■ Work to be completed ■
The output should consist solely of the lines running from the one that contains "family: Bovidae" through the end of the records below, copied exactly.

Collected data entries

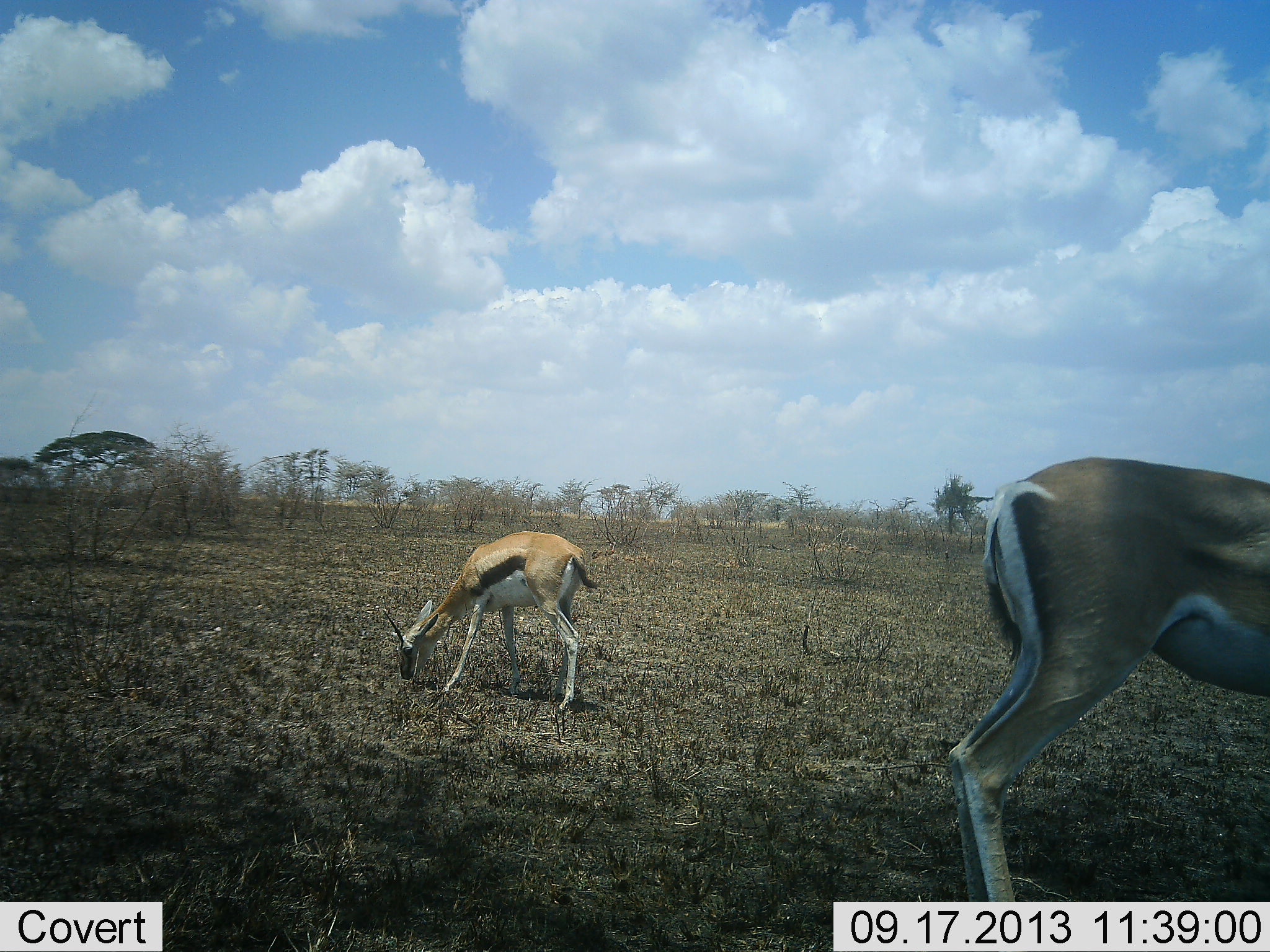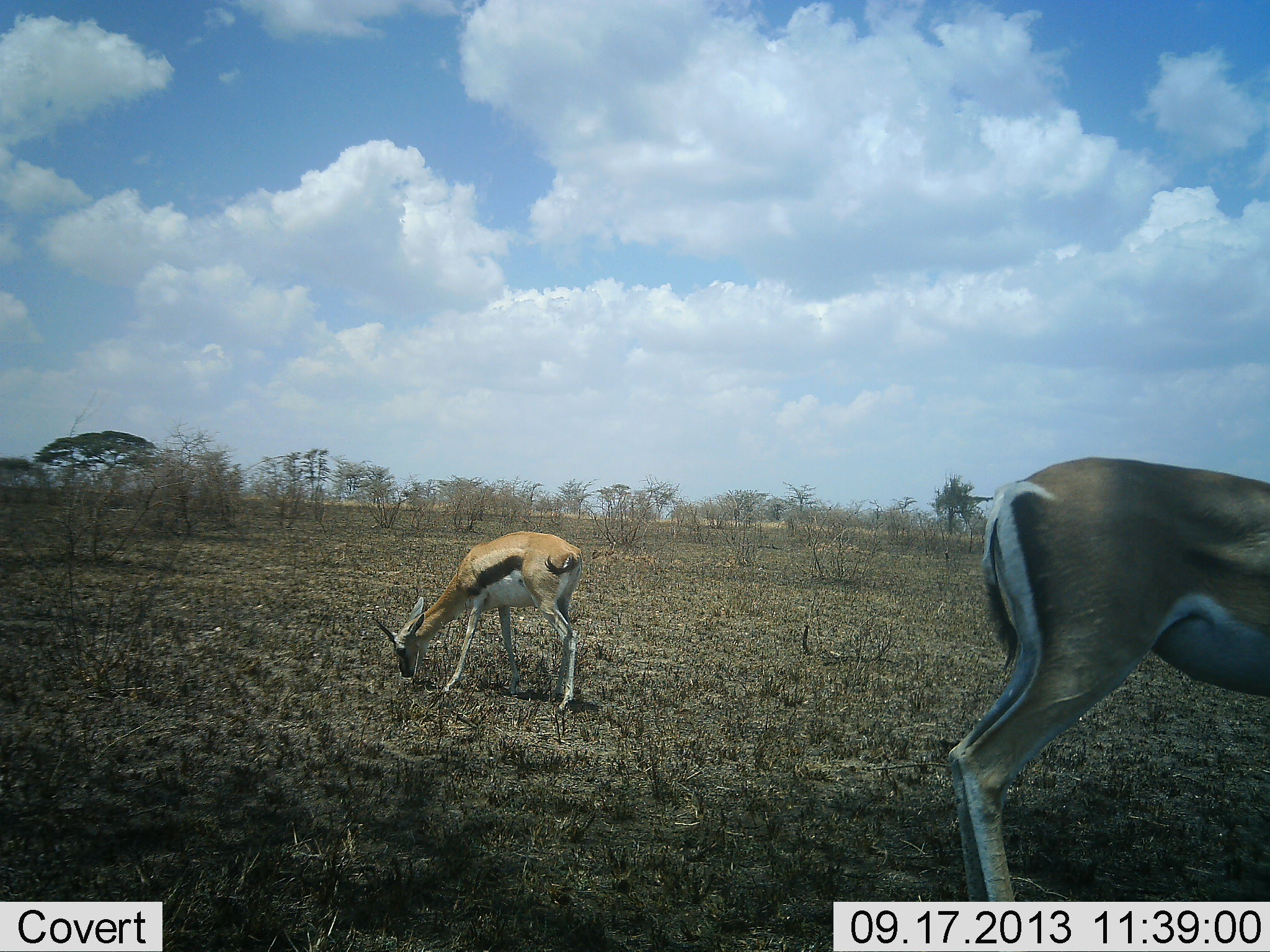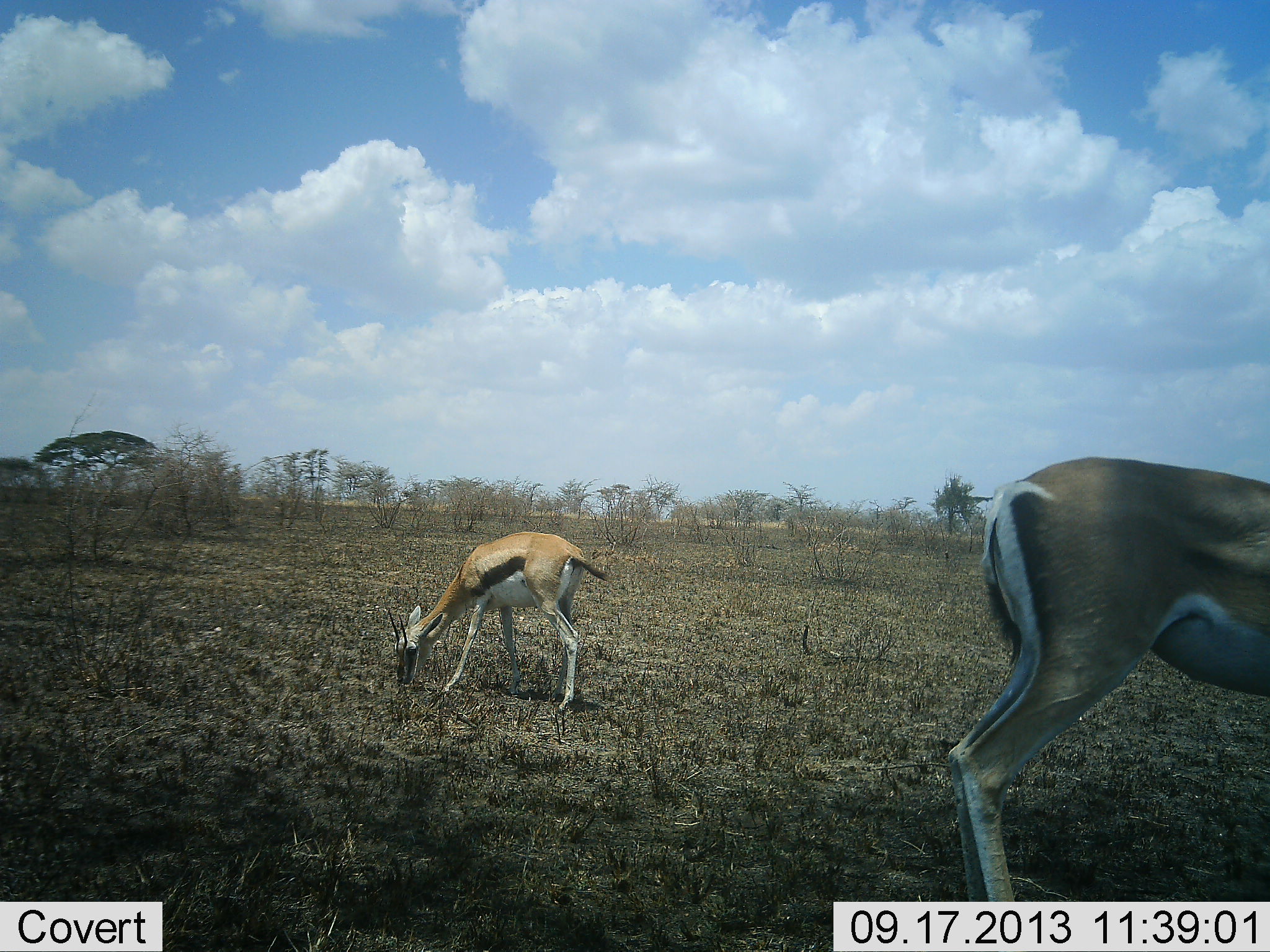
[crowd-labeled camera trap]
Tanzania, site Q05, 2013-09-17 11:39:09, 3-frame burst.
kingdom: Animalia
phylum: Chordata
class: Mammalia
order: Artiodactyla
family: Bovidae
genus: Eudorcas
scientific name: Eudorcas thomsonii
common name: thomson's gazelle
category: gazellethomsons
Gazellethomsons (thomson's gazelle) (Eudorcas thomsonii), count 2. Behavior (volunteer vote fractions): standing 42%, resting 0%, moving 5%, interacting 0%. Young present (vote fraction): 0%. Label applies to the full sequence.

■ Solution to this task ■
family: Bovidae
genus: Eudorcas
scientific name: Eudorcas thomsonii
common name: thomson's gazelle
category: gazellethomsons
Gazellethomsons (thomson's gazelle) (Eudorcas thomsonii), count 2. Behavior (volunteer vote fractions): standing 42%, resting 0%, moving 5%, interacting 0%. Young present (vote fraction): 0%. Label applies to the full sequence.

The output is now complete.